=== Provided information ===

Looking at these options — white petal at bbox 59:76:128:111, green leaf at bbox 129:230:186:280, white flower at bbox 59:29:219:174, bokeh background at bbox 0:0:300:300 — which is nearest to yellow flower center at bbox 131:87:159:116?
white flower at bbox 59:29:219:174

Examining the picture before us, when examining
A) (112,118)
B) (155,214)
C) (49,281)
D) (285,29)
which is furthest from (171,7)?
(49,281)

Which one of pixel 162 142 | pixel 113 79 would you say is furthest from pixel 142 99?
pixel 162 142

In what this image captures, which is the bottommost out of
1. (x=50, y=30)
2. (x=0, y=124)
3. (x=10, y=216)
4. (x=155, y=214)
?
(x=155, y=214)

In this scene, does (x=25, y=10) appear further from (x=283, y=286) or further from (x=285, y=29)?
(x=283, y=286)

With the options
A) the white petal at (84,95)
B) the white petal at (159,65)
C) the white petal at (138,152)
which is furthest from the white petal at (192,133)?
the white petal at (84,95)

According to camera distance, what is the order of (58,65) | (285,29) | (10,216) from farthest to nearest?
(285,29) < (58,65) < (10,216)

===
=== Provided information ===

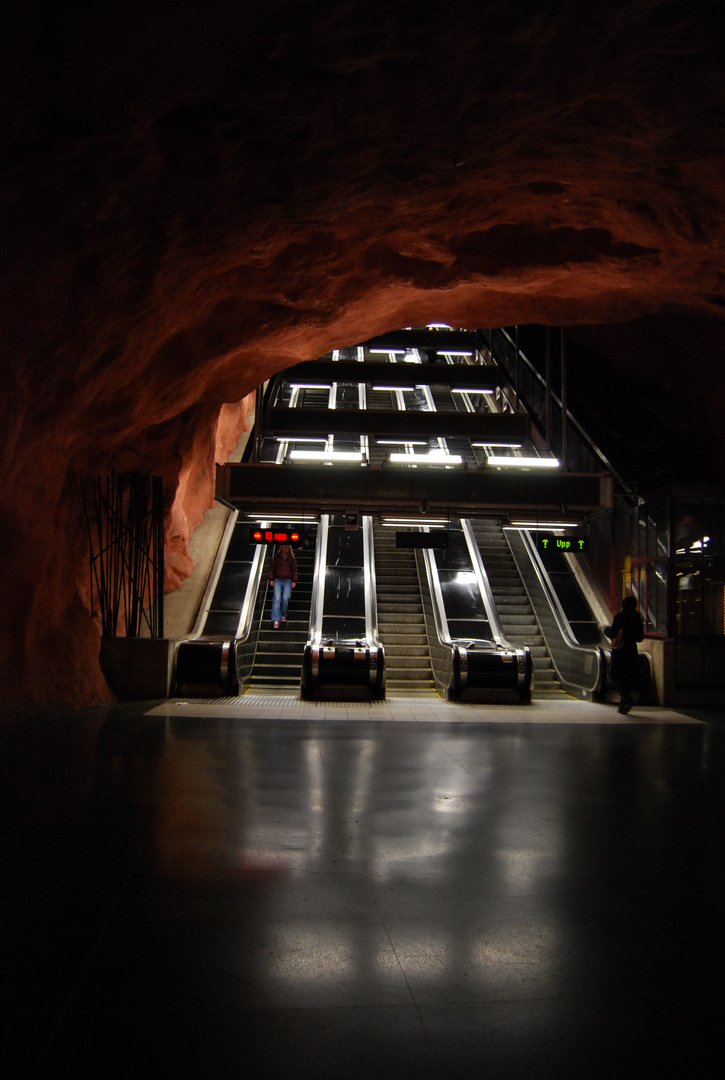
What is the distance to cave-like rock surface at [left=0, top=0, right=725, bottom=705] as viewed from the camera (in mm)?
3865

===

### Given task
Which rows above contain the string "nearest"? Pick out each one and copy it in full, treating uppercase and lowercase as different.

### Exercise solution
Looking at these options — white petal at bbox 59:76:128:111, green leaf at bbox 129:230:186:280, white flower at bbox 59:29:219:174, bokeh background at bbox 0:0:300:300 — which is nearest to yellow flower center at bbox 131:87:159:116?
According to camera distance, what is the order of (58,65) | (285,29) | (10,216) from farthest to nearest?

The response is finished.